ERT produces a diagnostic reliability profile.

The profile may include:

  • an overall reliability signal;
  • a consistency profile;
  • a stability signal;
  • contradiction flags;
  • uncertainty calibration signals;
  • an epistemic resolution signal;
  • a plain-language behavioral classification.

The purpose is not to reduce the system to one score. The purpose is to explain how the reasoning behaved under variation.

Core Reliability Signals

Consistency

Do related prompts produce aligned answers when they are testing the same idea?

Stability

Does the system remain steady when wording, format, or framing changes?

Contradiction Detection

Does the system give incompatible answers inside the same test set?

Confidence Alignment

Does the system's confidence match the reliability of its answers?

Epistemic Resolution

Does the system distinguish between:

  • known information;
  • unknown information;
  • ambiguous information;
  • cases where more clarification is needed?

This is an important distinction because a trustworthy system should not treat all uncertainty the same way.

Behavioral Classifications

A public ERT report may describe behavior using labels such as:

  • Stable — reasoning remains aligned and appropriately cautious;
  • Guided — reasoning is mostly stable but still sensitive to phrasing;
  • Unstable — small variations cause major reasoning shifts;
  • Overconfident — the system sounds certain despite weak reliability;
  • Diffuse / Uncertain — the system cannot clearly resolve the test conditions.

These labels are meant to help non-technical readers understand the system's behavior without needing to inspect every technical detail.

Example Report Structure

A public ERT report should be readable like a reliability profile, not a dense academic paper.

A basic report can include:

  1. executive summary;
  2. reliability breakdown;
  3. failure mode summary;
  4. scenario-level observations;
  5. plain-language interpretation;
  6. recommended use profile.

For example, a report might say:

The system performs reliably when questions are clearly phrased, but its reasoning becomes inconsistent when the same idea is expressed differently.
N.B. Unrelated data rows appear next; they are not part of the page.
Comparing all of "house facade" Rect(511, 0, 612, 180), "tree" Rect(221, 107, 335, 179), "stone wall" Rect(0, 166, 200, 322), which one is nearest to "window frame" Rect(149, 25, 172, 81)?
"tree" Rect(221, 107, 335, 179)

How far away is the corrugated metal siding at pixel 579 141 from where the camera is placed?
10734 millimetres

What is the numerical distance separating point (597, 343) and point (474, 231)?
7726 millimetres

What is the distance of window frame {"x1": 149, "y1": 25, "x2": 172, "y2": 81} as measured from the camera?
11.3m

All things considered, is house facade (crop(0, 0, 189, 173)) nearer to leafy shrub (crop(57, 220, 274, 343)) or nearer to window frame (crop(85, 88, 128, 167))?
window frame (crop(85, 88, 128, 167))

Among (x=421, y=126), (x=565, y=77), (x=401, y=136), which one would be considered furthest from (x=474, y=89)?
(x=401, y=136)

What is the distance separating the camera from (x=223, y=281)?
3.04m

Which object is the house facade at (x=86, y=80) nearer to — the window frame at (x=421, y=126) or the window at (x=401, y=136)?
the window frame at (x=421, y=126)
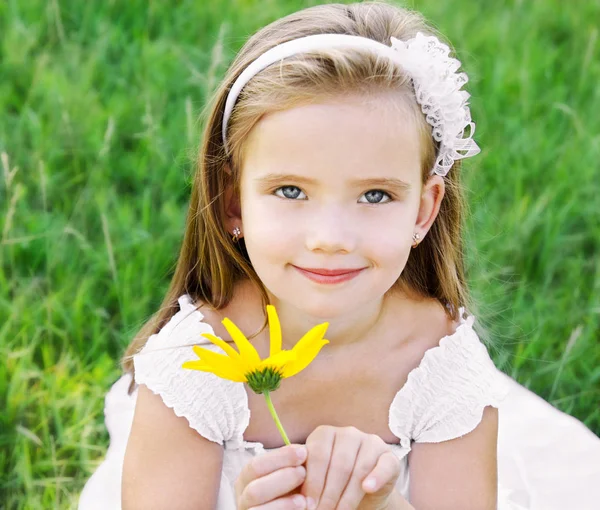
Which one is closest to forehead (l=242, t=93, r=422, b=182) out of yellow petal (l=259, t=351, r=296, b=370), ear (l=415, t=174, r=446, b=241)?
ear (l=415, t=174, r=446, b=241)

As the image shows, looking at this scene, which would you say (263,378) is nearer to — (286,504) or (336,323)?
(286,504)

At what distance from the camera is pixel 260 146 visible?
6.68ft

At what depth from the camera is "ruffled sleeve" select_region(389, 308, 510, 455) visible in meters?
2.34

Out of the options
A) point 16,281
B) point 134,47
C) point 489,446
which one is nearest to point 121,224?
point 16,281

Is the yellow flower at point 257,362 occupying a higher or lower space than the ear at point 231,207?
lower

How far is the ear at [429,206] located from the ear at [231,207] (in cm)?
38

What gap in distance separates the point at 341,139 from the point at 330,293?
0.30 metres

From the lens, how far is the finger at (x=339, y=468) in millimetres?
1795

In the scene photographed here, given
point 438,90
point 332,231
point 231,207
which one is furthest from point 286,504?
point 438,90

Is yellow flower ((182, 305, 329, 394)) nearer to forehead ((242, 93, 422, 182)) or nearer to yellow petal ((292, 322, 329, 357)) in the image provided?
yellow petal ((292, 322, 329, 357))

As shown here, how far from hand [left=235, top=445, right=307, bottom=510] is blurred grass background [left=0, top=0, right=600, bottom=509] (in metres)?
0.94

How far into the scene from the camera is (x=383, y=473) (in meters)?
1.79

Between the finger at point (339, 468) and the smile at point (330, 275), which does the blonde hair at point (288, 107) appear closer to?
the smile at point (330, 275)

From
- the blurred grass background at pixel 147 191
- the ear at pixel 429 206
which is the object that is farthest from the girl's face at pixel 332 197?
the blurred grass background at pixel 147 191
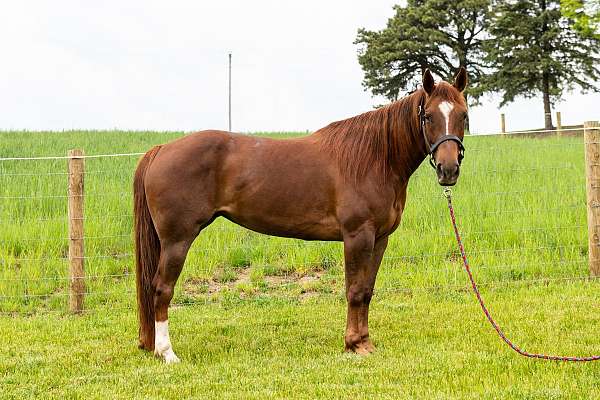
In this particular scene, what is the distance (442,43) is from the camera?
1280 inches

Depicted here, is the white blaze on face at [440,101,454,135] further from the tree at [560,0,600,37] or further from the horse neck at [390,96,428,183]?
the tree at [560,0,600,37]

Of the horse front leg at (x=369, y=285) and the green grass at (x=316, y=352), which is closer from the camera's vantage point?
the green grass at (x=316, y=352)

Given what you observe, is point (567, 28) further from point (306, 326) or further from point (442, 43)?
point (306, 326)

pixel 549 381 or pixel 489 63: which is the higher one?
pixel 489 63

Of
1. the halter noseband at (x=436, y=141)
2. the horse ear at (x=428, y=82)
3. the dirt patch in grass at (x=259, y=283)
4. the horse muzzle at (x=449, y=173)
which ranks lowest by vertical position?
the dirt patch in grass at (x=259, y=283)

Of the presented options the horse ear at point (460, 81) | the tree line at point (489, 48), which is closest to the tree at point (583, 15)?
the tree line at point (489, 48)

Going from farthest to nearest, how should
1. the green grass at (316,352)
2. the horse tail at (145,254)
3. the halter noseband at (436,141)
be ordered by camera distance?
the horse tail at (145,254) < the halter noseband at (436,141) < the green grass at (316,352)

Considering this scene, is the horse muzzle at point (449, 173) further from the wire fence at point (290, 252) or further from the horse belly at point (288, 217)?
the wire fence at point (290, 252)

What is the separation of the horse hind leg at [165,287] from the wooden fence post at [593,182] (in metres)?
5.14

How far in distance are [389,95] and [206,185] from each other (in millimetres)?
29673

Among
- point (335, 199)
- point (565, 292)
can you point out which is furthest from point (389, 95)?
point (335, 199)

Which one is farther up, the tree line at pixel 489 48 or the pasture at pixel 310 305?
the tree line at pixel 489 48

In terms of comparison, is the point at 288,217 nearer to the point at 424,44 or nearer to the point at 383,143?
the point at 383,143

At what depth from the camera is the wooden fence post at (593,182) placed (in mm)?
7492
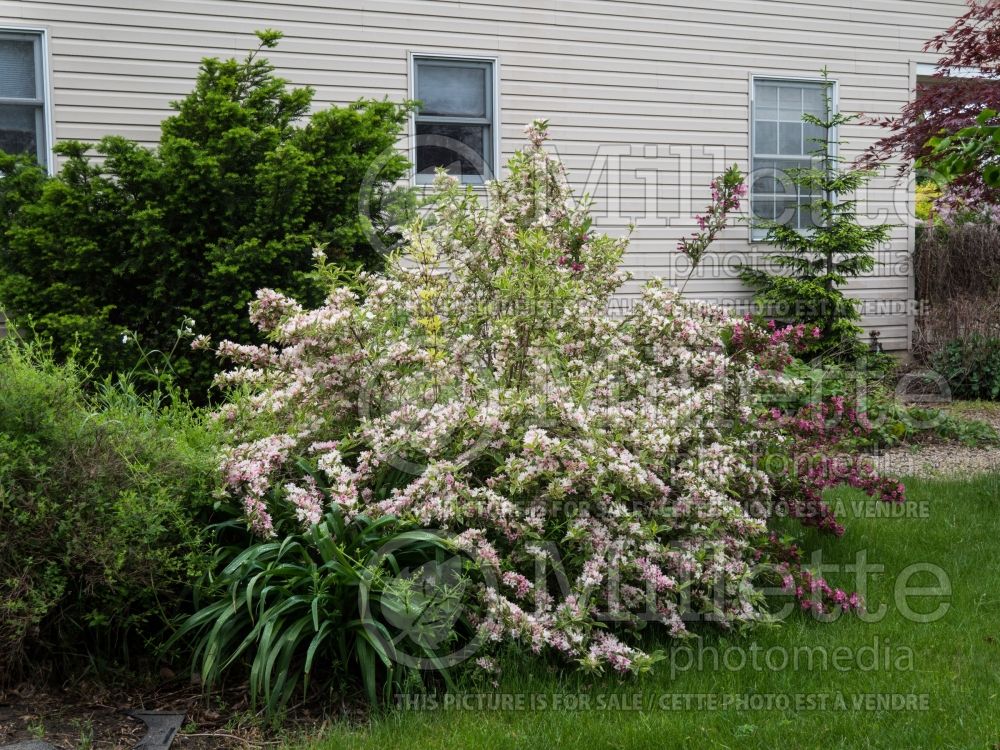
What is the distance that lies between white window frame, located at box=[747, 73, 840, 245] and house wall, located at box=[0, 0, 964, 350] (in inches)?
2.3

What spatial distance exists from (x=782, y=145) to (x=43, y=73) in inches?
289

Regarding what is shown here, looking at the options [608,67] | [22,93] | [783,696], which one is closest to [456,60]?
[608,67]

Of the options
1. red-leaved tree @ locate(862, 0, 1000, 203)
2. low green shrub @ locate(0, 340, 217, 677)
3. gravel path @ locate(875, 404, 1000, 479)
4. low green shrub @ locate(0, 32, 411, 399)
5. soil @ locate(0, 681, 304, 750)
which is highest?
red-leaved tree @ locate(862, 0, 1000, 203)

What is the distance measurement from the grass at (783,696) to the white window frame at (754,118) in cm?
664

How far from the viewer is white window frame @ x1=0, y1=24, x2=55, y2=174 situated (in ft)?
24.2

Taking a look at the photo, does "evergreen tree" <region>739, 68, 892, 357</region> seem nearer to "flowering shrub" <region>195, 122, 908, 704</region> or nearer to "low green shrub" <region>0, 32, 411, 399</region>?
"low green shrub" <region>0, 32, 411, 399</region>

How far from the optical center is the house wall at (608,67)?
7629 mm

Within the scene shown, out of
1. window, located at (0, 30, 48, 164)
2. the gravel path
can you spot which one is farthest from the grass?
window, located at (0, 30, 48, 164)

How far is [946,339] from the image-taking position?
10492 millimetres

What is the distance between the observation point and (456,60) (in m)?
8.80

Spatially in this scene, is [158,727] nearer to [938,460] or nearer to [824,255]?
[938,460]

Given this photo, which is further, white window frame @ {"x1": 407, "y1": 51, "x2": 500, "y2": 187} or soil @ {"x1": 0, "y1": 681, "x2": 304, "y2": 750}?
white window frame @ {"x1": 407, "y1": 51, "x2": 500, "y2": 187}

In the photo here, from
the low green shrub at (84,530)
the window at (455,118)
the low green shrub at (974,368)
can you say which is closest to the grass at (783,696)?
the low green shrub at (84,530)

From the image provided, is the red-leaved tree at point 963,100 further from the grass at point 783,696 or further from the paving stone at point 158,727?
the paving stone at point 158,727
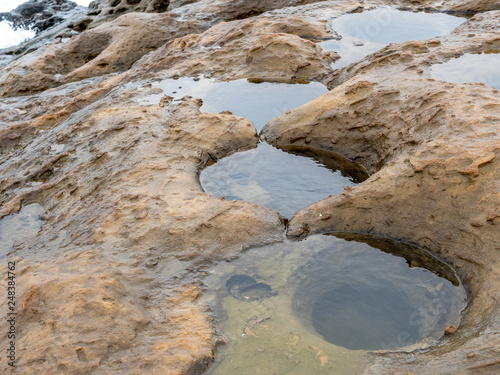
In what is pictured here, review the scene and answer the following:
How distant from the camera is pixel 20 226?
4.50 meters

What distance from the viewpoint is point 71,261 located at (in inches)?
131

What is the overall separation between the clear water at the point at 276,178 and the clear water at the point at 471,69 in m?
1.60

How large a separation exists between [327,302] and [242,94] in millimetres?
3756

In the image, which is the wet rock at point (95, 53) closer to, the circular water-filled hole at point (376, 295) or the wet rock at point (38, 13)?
the wet rock at point (38, 13)

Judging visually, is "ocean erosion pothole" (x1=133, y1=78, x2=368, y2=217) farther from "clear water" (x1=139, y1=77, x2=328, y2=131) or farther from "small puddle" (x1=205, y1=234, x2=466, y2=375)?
"small puddle" (x1=205, y1=234, x2=466, y2=375)

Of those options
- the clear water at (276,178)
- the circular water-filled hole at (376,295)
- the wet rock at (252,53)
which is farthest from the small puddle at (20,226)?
the wet rock at (252,53)

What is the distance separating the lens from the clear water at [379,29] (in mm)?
7041

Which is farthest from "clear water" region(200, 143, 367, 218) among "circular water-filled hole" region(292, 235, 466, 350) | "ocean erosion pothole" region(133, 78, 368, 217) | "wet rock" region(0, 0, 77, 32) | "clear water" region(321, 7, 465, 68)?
"wet rock" region(0, 0, 77, 32)

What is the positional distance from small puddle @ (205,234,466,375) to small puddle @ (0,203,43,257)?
2026 millimetres

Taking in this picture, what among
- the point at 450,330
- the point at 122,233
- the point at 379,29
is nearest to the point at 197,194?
Answer: the point at 122,233

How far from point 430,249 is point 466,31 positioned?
A: 4285 mm

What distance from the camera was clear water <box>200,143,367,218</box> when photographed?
4.32 metres

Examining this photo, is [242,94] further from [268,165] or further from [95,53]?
[95,53]

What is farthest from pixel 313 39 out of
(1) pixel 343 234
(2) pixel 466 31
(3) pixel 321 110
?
(1) pixel 343 234
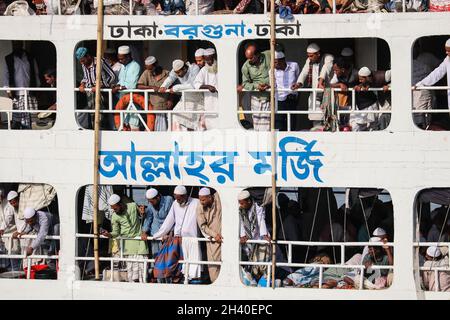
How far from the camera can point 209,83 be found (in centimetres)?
1734

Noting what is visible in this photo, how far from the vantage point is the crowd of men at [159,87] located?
56.8 ft

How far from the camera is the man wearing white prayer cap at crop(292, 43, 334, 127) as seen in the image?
55.5 ft

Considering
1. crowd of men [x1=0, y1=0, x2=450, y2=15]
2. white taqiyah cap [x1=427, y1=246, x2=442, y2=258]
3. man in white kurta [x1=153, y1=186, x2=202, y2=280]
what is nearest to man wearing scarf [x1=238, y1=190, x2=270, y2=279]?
man in white kurta [x1=153, y1=186, x2=202, y2=280]

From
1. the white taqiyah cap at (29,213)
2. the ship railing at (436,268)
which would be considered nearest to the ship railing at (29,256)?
the white taqiyah cap at (29,213)

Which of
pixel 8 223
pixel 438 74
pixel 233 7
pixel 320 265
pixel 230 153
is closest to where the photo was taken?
pixel 438 74

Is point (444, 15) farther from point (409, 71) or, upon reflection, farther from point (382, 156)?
point (382, 156)

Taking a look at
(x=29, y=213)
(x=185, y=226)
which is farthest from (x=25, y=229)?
(x=185, y=226)

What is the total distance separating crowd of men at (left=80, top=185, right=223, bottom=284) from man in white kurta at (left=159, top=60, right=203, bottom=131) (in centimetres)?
90

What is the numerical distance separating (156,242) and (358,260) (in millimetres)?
2737

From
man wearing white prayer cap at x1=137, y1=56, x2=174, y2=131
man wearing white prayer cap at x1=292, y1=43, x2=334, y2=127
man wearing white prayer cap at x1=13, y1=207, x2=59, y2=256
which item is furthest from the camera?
man wearing white prayer cap at x1=13, y1=207, x2=59, y2=256

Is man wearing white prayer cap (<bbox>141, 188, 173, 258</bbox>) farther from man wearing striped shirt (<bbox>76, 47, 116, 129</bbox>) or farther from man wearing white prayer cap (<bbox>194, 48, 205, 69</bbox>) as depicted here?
man wearing white prayer cap (<bbox>194, 48, 205, 69</bbox>)

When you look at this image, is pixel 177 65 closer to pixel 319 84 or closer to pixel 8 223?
pixel 319 84

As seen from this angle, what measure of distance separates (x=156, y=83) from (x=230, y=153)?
1.43 m

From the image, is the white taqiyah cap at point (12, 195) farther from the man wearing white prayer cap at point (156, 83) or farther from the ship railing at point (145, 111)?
the man wearing white prayer cap at point (156, 83)
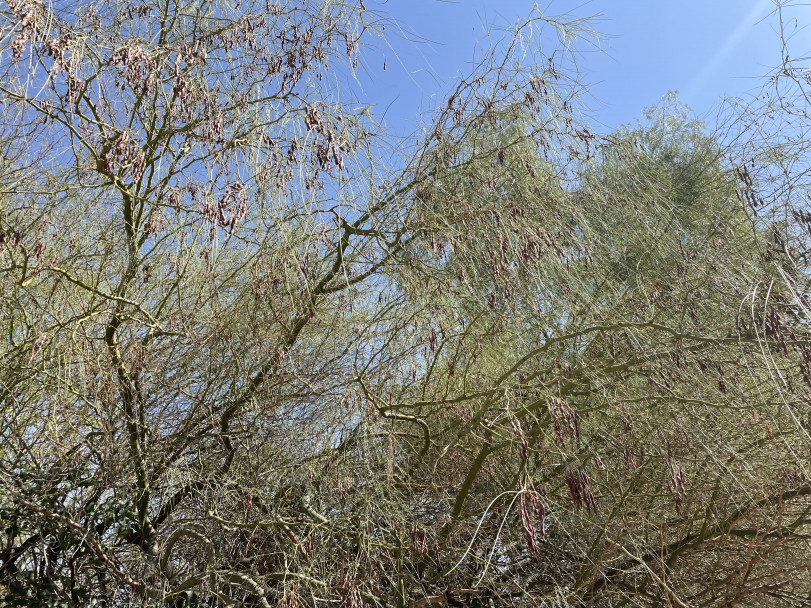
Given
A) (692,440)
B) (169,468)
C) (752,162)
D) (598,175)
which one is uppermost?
(598,175)

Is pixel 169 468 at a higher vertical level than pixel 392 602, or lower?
higher

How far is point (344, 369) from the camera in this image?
3244 millimetres

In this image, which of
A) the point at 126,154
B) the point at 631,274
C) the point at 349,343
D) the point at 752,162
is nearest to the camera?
the point at 126,154

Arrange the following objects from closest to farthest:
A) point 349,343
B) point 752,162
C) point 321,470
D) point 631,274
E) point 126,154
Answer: point 126,154 < point 321,470 < point 349,343 < point 752,162 < point 631,274

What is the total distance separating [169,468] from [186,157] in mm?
1427

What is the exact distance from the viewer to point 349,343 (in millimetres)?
3143

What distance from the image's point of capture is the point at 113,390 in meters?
2.98

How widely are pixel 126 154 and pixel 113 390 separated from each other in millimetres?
1182

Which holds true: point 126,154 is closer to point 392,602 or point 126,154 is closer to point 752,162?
point 392,602

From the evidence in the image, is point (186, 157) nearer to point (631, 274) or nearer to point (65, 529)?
point (65, 529)

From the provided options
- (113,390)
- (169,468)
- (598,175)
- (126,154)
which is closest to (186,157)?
(126,154)

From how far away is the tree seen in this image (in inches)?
111

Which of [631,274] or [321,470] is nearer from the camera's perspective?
[321,470]

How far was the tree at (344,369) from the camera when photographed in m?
2.81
It may present uncertain answers with high confidence, which can lead to misleading outputs.

Canonical Test Areas

Early ERT concepts include several reusable test areas:

Simple Factual Consistency

Tests whether answers remain stable when the same fact is asked in different ways.

Ambiguity Handling

Tests whether the system can recognize when a question has multiple valid interpretations or lacks enough information.

Adversarial Variation

Tests whether misleading framing, irrelevant context, or distractions cause reasoning drift.

Cross-Domain Equivalence

Tests whether the system can preserve the same reasoning structure across different domains.

Controlled Contradiction Detection

Tests whether the system can maintain internal coherence across related prompts.

Research Log Framing

This document represents the first public step in defining ERT as a repeatable evaluation concept.

At this stage, the emphasis is on:

  • defining the test surface;
  • keeping metrics interpretable;
  • avoiding dependence on private model internals;
  • making reports useful to both technical and non-technical readers;
  • leaving space for later scoring improvements without breaking the public concept.